Die Lehrer sagen, dass doch dann die Schule einspringen kann, wenn die Eltern ein
entsprechendes Formular ausfüllen würden. Das Mädchen sagt nur, das ginge nicht.
Es will nicht erklären, dass es das selbst schon vorgeschlagen hat. Es will nicht
sagen, dass Mama und Papa es demütigend finden, um etwas betteln zu müssen.

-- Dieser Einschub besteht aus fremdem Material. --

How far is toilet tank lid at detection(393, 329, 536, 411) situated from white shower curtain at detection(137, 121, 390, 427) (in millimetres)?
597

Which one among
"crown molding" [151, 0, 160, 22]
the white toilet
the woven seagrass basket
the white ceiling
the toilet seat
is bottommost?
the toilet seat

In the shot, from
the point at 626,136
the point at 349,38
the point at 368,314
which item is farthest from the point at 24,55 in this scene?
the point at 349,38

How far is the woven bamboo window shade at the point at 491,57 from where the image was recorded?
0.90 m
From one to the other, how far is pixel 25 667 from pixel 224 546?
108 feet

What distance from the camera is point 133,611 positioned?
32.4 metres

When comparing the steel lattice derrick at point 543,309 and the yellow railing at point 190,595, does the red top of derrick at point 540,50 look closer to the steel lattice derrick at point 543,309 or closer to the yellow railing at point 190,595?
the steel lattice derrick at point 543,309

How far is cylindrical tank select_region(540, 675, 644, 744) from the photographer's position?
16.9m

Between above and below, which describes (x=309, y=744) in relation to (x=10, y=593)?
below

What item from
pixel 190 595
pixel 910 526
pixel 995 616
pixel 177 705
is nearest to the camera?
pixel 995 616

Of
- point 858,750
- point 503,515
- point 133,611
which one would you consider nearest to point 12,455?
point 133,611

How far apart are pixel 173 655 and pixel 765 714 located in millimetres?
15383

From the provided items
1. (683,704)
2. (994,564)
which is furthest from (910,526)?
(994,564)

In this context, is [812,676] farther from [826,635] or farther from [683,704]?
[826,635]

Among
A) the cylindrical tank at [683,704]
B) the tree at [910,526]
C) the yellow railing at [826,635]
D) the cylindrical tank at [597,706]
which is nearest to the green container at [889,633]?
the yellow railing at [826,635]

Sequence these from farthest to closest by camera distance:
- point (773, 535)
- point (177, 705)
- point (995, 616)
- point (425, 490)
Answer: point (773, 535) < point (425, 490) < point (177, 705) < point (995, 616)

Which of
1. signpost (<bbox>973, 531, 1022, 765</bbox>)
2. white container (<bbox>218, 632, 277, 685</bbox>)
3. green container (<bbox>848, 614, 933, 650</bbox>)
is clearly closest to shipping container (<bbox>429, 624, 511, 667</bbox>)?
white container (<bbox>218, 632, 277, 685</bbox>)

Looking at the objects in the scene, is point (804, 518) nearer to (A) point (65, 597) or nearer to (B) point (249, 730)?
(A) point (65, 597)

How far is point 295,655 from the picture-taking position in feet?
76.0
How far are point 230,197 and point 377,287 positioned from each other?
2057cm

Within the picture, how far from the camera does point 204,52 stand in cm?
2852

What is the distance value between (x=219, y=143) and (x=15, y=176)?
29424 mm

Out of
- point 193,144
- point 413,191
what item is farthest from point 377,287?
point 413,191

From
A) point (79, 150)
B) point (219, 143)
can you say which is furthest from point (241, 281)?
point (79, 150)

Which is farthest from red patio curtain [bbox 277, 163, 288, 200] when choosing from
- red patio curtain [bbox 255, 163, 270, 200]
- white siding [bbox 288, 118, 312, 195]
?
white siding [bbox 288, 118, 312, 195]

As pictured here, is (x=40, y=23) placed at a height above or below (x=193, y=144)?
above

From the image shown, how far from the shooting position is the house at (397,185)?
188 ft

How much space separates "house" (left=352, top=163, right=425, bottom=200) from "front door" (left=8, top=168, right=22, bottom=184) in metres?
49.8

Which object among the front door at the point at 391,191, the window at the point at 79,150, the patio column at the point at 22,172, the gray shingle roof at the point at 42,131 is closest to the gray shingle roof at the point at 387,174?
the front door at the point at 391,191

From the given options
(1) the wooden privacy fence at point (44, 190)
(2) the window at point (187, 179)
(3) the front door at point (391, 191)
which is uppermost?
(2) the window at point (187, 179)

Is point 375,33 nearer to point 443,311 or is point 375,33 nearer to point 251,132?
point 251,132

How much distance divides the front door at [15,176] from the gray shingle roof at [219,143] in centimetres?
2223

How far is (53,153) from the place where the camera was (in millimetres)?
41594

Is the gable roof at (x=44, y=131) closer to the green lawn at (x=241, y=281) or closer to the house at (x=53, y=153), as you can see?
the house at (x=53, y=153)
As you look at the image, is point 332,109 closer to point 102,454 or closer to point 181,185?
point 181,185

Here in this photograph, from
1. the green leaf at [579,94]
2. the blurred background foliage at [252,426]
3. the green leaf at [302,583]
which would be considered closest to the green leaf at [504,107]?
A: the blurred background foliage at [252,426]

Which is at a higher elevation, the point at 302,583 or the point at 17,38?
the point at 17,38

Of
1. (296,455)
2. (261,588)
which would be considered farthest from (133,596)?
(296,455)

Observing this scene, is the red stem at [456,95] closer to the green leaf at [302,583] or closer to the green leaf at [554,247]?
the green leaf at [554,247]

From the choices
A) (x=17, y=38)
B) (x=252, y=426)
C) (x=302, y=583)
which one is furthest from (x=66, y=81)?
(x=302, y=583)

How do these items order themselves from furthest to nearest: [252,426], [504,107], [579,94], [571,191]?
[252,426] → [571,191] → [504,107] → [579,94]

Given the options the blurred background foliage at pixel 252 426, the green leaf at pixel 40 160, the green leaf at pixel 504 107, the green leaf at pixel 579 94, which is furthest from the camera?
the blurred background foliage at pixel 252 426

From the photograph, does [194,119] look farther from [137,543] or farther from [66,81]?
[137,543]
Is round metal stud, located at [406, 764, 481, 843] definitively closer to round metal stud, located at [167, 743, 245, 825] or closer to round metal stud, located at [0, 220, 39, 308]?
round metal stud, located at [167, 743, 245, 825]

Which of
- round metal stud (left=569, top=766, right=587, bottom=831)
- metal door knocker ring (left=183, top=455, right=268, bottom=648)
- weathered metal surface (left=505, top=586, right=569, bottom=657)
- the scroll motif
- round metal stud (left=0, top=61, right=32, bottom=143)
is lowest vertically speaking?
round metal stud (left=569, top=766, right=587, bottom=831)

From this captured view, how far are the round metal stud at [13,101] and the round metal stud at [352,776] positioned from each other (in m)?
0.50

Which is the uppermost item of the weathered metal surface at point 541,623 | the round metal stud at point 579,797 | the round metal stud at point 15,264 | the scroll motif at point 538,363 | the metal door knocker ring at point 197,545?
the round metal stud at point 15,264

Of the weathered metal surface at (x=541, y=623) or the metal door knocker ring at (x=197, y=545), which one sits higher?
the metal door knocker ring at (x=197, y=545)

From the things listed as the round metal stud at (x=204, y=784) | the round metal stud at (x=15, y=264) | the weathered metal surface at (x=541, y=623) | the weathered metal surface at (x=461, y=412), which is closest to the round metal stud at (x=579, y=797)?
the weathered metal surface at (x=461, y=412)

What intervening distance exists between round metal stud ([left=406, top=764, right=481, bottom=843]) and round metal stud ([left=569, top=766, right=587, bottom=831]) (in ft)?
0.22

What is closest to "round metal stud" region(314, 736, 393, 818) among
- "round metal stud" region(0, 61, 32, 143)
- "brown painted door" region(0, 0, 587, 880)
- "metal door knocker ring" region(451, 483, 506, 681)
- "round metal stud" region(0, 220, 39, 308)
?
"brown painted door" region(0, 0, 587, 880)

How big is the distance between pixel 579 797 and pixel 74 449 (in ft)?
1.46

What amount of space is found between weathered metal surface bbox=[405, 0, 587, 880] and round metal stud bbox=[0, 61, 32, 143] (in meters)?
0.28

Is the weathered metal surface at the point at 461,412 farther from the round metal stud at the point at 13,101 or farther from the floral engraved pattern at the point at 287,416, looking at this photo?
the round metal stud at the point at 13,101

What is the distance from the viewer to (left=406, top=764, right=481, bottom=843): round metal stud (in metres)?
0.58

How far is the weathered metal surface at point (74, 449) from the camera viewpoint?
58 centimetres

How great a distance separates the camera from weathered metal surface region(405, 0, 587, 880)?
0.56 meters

Das Mädchen schweigt. Die Lehrer finden es unpassend, wie sich das Mädchen, was
oft genug seltsam ist, jetzt auch noch ganz bewusst aus der Klassengemeinschaft
herausnimmt.
Die Klasse fährt. Das Mädchen bleibt zu Hause. Die Klassenfahrt findet am Ende der
Sommerferien und zu Beginn des letzten Schuljahres statt.
Es arbeitet im Stadtcafé und genießt die Zeit mit ihrem Freund.
Oft sagen Mama und Papa: „Siehst Du, es ist doch auch schön zu Hause. Auf deinen
Freund zu verzichten wäre doch für dich auch nicht schön gewesen, oder?“
Als die Kollegstufe wieder zurück ist, beginnt auch für das Mädchen die Schule wieder.
Jeder fragt sie, wie es ihr auf Klassenfahrt gefallen hat. Weil es zwei Gruppen
gab, denkt jeder, der in der einen Gruppe war, dass das Mädchen ja dann in der anderen
Gruppe gewesen sein muss. Jedes Mal muss das Mädchen erklären, dass es gar nicht
dabei war. Warum denn das, wird es gefragt.
Das Mädchen ist genervt und traurig und findet alles blöd.
Die ist doof, sagen die anderen. Aber das war sie ja schon immer, sagen sie.